▸ Extrait choisi
# # # #
Le second élément déterminant a été cette manifestation ultra-massive qui s’est déroulée dans les rues de Bellinzone [une manifestation convoquée en un jour]. Une chose jamais vue. Je pense que cet ensemble a créé le moment favorable à un tournant dans les rapports de forces.

Quel enseignement peux-tu tirer de cette lutte sur le plan syndical et sur le plan politique ? Et non seulement, évidemment, à l’échelle cantonale.

Les historiens penseront à insérer cette lutte dans l’histoire des luttes ouvrières et syndicales de ce pays. Je crois que toutefois que cette dernière exprime beaucoup de choses sur différents plans. Avant tout, et je reprends ici ce que j’ai dit avant sur Unia Tessin, elle indique la nécessité, désormais urgente, de repenser, de refonder, dirai-je, le syndicalisme de ce pays. Cette lutte a fait la démonstration qu’il est possible de remettre le conflit au centre de l’action syndicale. Et comment, sans conflit, une action syndicale digne de ce nom ne peut pas prendre corps. Et cela parce que les intérêts des salariés·e·s et ceux du patronat – public ou privé, peu importe – sont objectivement conflictuels. Cela devrait être l’ABC du syndicalisme. Pourtant, le syndicalisme de ce pays avance avec les recettes de la paix du travail, rebaptisée avec des noms tels que «partenariat social», «concertation», etc.  C’est toujours, de fait, la même soupe qui est réchauffée depuis des décennies et qui a donné des résultats désastreux. Il suffit de penser à la situation difficile dans laquelle se trouve le mouvement syndical suisse. Un mouvement qui, en grande mesure, a perdu ses racines dans le monde salarié – dans certains secteurs fondamentaux, il est tout à fait marginal – et qui ne réussit plus à compter sur la présence de collectifs actifs sur les lieux de travail, sans lesquels le syndicalisme se réduit à une sorte d’assistance sociale, à peine plus.

Cette grève nous indique, ensuite, combien il est important de redécouvrir les racines du syndicalisme comme un mouvement social prenant avec lui les salarié·e·s, qui se développe et vit dans la société, qui propose des thèmes apparemment syndicaux comme des choix de société et, dès lors, comme des choix politiques de fond: que produire, comment produire, où produire.

Enfin, cet épisode de lutte suscite de nombreuses interrogations politiques sur lesquelles il vaudra la peine de revenir de manière plus approfondie. Pour l’heure, on peut dire que, avant toute chose, il a posé la question générale que nous pouvons formuler plus ou moins de la manière suivante: de quelle politique aujourd’hui ont besoin les salarié·e·s de ce pays. Les travailleurs des Officine pourraient dire, par exemple, que l’on aurait besoin d’une politique de service publique radicalement différente de celle décidée par les forces bourgeoises au cours des dernières années, politiques, de fait, partagée dans son élaboration et son application par les forces social-libérales.
# # # #
▸ Données enregistrées
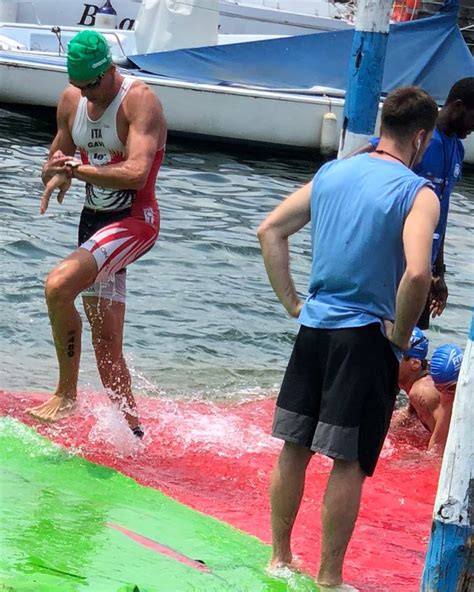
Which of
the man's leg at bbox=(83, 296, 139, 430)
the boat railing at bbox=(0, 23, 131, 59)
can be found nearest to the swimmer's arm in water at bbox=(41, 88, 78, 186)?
the man's leg at bbox=(83, 296, 139, 430)

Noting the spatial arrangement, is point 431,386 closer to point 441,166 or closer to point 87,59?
point 441,166

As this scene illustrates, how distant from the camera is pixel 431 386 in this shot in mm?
6598

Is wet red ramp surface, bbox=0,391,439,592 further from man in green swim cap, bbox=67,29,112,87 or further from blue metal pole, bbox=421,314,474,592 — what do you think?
man in green swim cap, bbox=67,29,112,87

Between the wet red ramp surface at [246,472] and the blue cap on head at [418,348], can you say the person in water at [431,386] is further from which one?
the wet red ramp surface at [246,472]

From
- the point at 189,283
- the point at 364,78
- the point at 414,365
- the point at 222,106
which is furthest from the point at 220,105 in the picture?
→ the point at 414,365

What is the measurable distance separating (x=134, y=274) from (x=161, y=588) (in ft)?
21.7

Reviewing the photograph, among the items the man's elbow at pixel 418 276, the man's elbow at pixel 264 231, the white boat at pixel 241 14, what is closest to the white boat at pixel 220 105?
the white boat at pixel 241 14

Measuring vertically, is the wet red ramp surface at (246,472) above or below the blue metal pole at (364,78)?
below

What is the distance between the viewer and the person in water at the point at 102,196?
5.46m

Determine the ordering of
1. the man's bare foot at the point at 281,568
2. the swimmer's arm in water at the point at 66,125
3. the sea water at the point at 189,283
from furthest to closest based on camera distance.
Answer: the sea water at the point at 189,283 < the swimmer's arm in water at the point at 66,125 < the man's bare foot at the point at 281,568

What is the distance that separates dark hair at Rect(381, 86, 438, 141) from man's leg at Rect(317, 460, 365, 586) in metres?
1.18

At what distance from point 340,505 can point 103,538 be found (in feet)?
3.02

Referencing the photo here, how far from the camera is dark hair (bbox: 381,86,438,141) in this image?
420cm

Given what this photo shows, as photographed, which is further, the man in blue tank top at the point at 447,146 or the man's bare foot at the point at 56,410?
the man in blue tank top at the point at 447,146
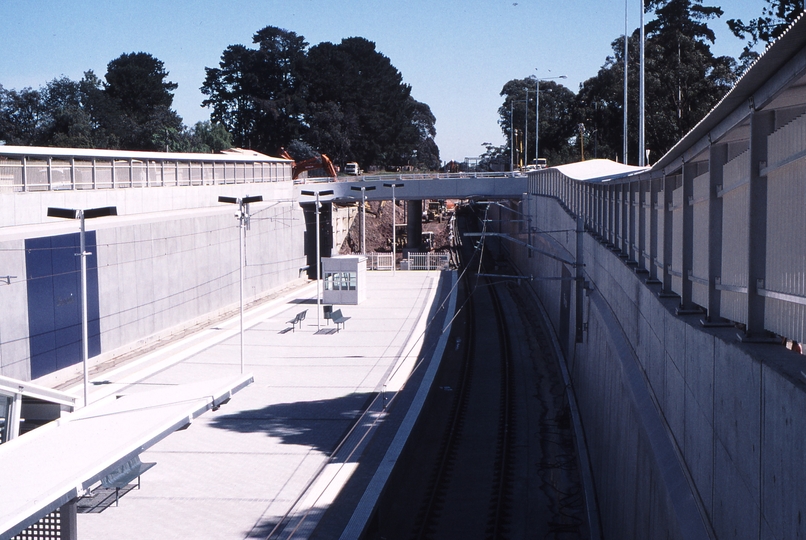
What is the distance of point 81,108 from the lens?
6856 cm

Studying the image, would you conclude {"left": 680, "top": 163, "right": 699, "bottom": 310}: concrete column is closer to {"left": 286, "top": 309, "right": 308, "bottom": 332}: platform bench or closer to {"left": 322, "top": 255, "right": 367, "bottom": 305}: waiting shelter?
{"left": 286, "top": 309, "right": 308, "bottom": 332}: platform bench

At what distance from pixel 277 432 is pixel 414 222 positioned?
39.7 meters

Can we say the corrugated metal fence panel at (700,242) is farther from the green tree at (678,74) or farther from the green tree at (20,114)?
the green tree at (20,114)

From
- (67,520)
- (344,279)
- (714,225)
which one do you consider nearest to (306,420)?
(67,520)

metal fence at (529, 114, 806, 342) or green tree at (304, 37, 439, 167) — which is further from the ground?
green tree at (304, 37, 439, 167)

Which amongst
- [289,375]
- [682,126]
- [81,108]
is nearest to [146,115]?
[81,108]

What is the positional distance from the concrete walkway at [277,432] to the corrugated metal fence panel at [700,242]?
604cm

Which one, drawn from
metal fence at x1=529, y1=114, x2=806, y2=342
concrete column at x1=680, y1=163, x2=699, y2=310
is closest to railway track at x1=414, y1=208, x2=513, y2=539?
metal fence at x1=529, y1=114, x2=806, y2=342

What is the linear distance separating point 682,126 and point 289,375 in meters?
30.4

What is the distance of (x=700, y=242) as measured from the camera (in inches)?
279

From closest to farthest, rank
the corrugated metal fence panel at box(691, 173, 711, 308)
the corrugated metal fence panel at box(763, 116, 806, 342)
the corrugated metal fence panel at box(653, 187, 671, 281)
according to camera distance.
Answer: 1. the corrugated metal fence panel at box(763, 116, 806, 342)
2. the corrugated metal fence panel at box(691, 173, 711, 308)
3. the corrugated metal fence panel at box(653, 187, 671, 281)

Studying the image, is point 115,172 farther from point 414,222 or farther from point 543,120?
point 543,120

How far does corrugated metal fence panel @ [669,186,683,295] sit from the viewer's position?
8.11m

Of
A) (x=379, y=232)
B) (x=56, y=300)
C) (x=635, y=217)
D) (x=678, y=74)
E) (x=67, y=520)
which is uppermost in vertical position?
(x=678, y=74)
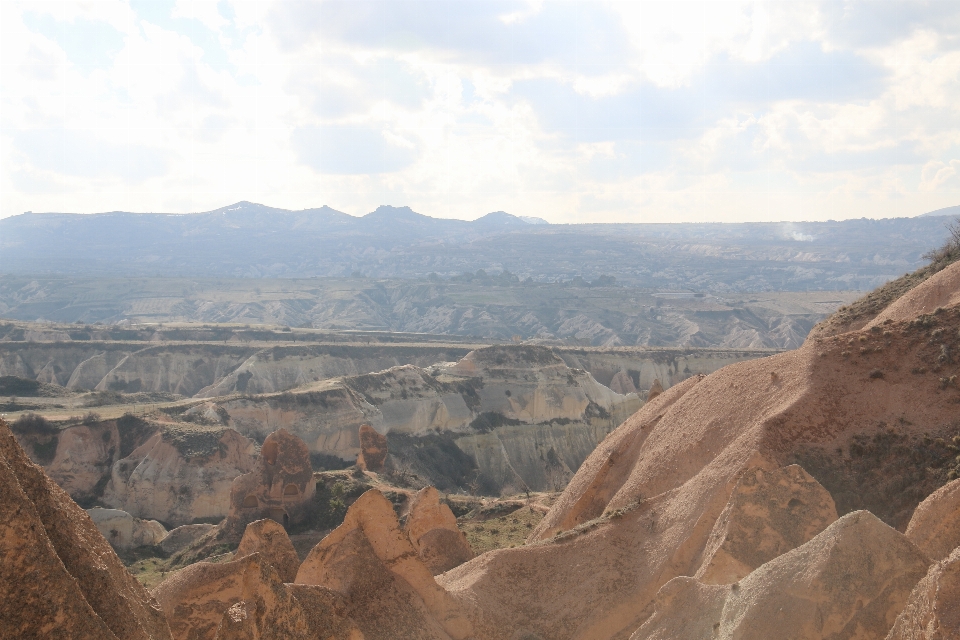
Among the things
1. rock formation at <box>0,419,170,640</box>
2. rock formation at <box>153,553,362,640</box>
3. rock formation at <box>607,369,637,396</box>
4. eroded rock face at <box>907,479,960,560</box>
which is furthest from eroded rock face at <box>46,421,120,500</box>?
rock formation at <box>607,369,637,396</box>

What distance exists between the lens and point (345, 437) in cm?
7294

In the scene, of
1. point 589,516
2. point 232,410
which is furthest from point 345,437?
point 589,516

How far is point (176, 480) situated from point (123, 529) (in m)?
9.02

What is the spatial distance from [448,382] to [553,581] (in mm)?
64410

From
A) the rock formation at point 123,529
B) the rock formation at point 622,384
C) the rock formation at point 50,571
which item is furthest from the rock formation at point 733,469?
the rock formation at point 622,384

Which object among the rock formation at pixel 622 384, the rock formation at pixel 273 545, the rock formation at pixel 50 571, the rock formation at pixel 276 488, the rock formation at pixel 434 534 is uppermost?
the rock formation at pixel 50 571

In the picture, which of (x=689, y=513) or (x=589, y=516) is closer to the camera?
(x=689, y=513)

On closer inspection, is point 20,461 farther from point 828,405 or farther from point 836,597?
point 828,405

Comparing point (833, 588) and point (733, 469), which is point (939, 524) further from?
point (733, 469)

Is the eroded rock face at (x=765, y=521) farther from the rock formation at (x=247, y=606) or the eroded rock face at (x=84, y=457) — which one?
the eroded rock face at (x=84, y=457)

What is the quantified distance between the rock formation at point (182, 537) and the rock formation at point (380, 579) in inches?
1041

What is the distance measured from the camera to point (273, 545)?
2538 centimetres

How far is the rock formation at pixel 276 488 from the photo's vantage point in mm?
43281

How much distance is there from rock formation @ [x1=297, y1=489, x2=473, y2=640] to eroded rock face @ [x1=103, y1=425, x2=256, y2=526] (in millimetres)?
35642
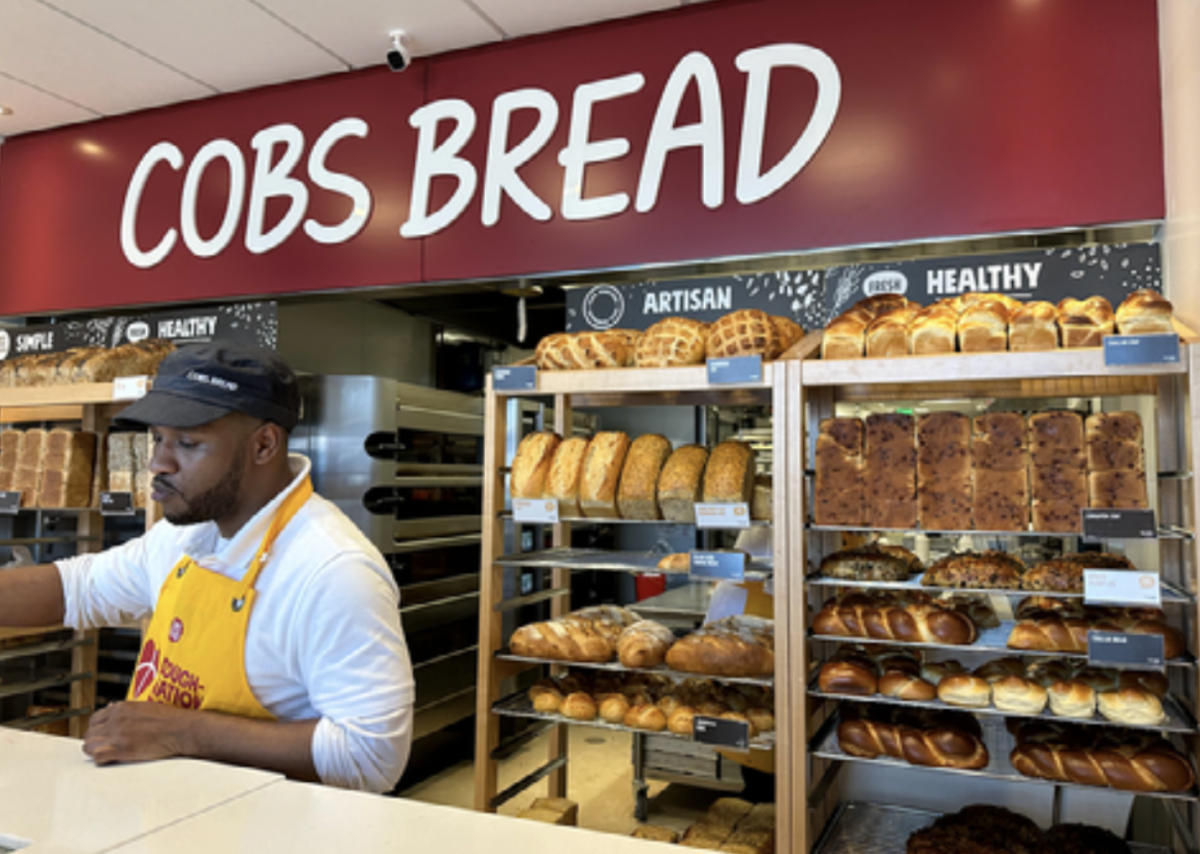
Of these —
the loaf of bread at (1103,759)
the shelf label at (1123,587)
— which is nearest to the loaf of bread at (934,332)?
the shelf label at (1123,587)

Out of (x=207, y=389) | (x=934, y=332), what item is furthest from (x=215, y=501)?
(x=934, y=332)

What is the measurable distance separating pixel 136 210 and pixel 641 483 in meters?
2.84

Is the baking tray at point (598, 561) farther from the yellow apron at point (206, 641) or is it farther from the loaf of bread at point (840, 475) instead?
the yellow apron at point (206, 641)

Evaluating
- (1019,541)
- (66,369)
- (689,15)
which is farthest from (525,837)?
(1019,541)

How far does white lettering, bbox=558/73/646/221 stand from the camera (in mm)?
3051

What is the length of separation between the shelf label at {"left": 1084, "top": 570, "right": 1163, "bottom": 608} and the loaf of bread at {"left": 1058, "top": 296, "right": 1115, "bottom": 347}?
0.55m

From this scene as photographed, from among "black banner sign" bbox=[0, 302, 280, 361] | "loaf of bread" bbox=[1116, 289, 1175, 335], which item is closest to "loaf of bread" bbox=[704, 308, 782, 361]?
"loaf of bread" bbox=[1116, 289, 1175, 335]

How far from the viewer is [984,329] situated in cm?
217

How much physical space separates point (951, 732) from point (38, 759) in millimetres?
2039

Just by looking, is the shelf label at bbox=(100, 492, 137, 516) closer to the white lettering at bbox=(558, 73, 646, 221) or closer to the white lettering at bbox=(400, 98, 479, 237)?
the white lettering at bbox=(400, 98, 479, 237)

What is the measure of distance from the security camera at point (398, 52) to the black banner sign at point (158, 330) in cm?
107

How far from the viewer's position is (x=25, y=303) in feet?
13.8

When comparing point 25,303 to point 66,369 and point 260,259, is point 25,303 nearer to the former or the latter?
point 66,369

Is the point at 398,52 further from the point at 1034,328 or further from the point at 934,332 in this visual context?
the point at 1034,328
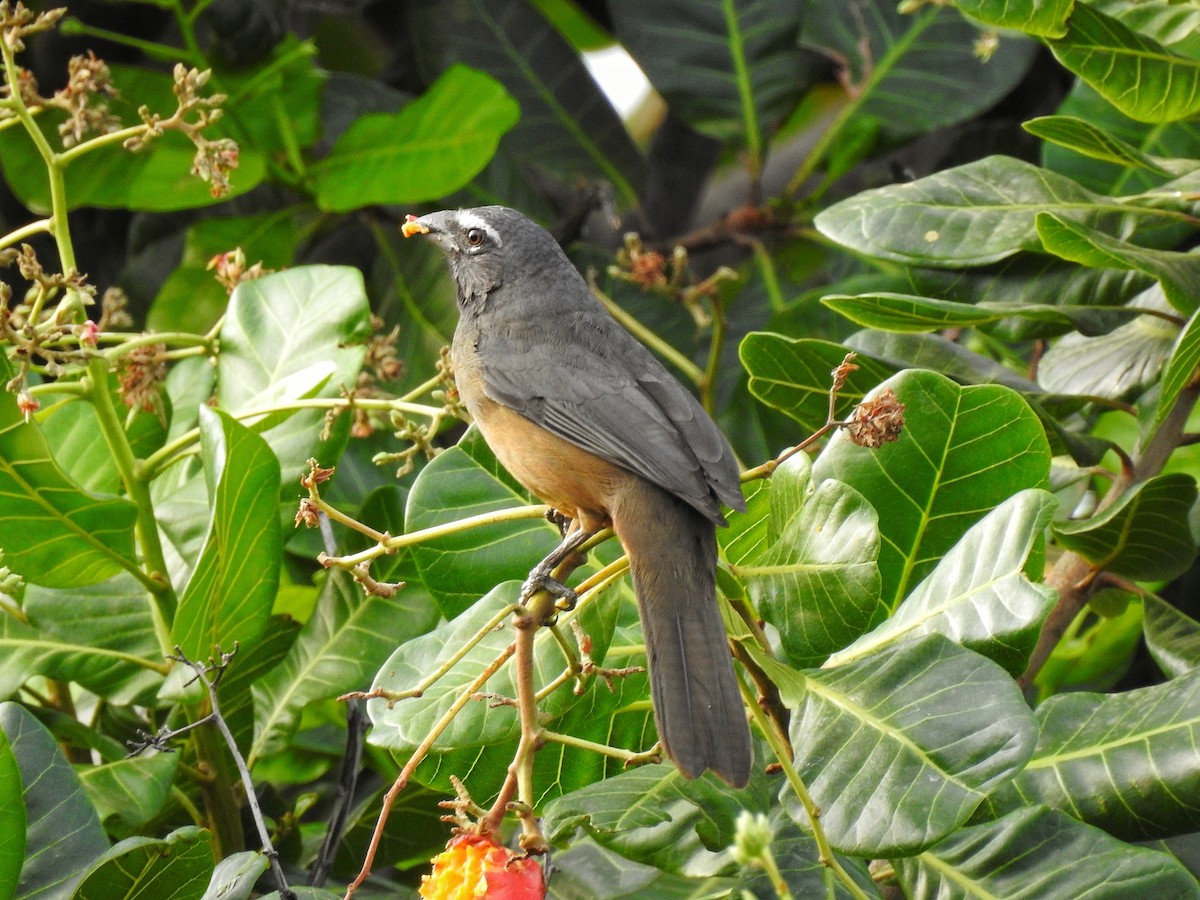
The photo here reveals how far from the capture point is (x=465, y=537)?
2184 millimetres

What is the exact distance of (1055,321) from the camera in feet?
7.65

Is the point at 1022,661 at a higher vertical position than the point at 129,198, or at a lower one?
lower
# # # #
▸ Consigne 1
Recopiez l'extrait sur la grève de « Le second élément » à « rapports de forces. » en mettant « mobilisation » partout à la place de « manifestation ».
▸ Consigne 2
D'après l'extrait sur la grève, en combien de temps la manifestation de Bellinzone a-t-elle été convoquée ?

▸ Résultat 1
Le second élément déterminant a été cette mobilisation ultra-massive qui s’est déroulée dans les rues de Bellinzone [une mobilisation convoquée en un jour]. Une chose jamais vue. Je pense que cet ensemble a créé le moment favorable à un tournant dans les rapports de forces.

▸ Résultat 2
En un jour.